**Document text**.

Review of Genomelink


Rated 4 out of 5 stars

You get... something, for free, when you upload raw data

Well, it's free, so I won't mention the bugs.
You upload your raw data from My Heritage or others and you get something.
Do you get what you want? Probably not. You probably need to pay for the things you want.
But you get some cool stuff. A second opinion on what your ancestry is...and it might be wildly different than the initial result.
And you get Traits. Which are...cool, but so damn useless! Maybe the paid version has things that actually help.
one thing about Traits: You need a masters degree to understand the double negations and what not. Who the hell wrote those explainations? "You tend to have a lower caffeine metabolite ratio in blood" What does that mean? Don't worry, you have a longer explaination that makes even less sense. And later you get"You tend to drink less coffee" . Oh! Easy. Just say it plainly.

**Data**.
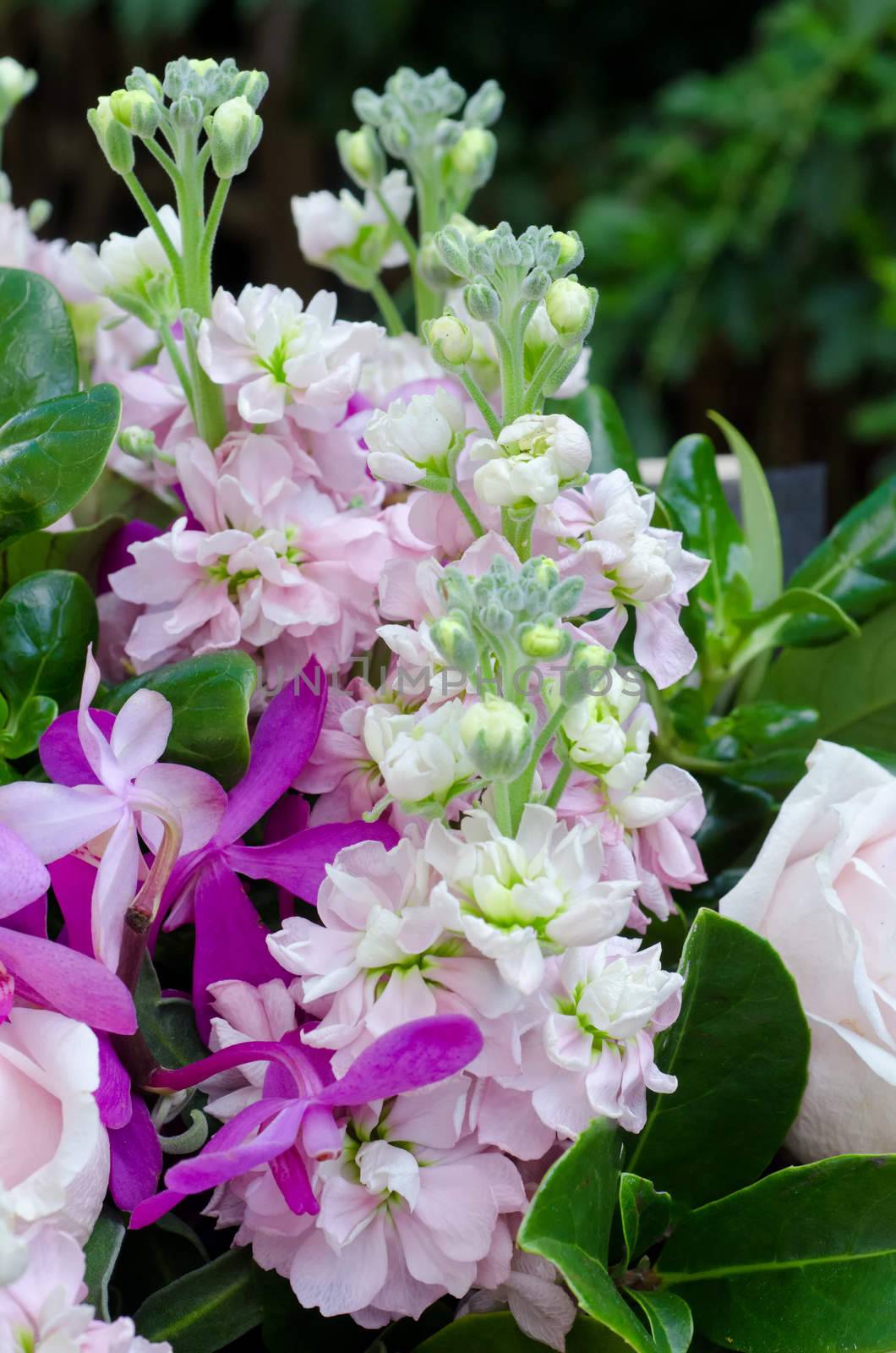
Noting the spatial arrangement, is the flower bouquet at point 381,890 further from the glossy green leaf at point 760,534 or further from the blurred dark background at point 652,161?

**Task set**.
1 - In the Genomelink review, why does the reviewer choose not to mention the bugs? Answer in one to three sentences.
2 - Carry the Genomelink review forward from its last sentence.

**Responses by item number**.
1 - The reviewer won't mention the bugs because the service is free.

2 -
Others: You tend to have smaller boobs. Well. I should hope so, I'm a man.
Or the psychological ones: you are likely a people person. Well...guess what. The environment has an opinion about that. Maybe I do, but my environment didn't agree with the DNA. So I'm not. Now if I say "no" I will affect your data, but it would be false. Because I do have a natural tendency as you claim, but I don't act on it. So you should offer an option to respond with "Yes, but..." to differentiate between DNA traits and environment.
Oh, and of course" you tend to have more/less beta-amilase/vitamin B/iron..." Do you actually expect people to know if they tend to have that? How often do you test for beta-amilase? I tested for Iron levels maybe 3 times in my life, when I was a kid. I deffinitely don't know what the tendency is.
So yeah, a cool tool, but not useful at all in the free version. Which would makes sense, as they want you to pay. But they don't give you a taste of anything yummy, to hook you in.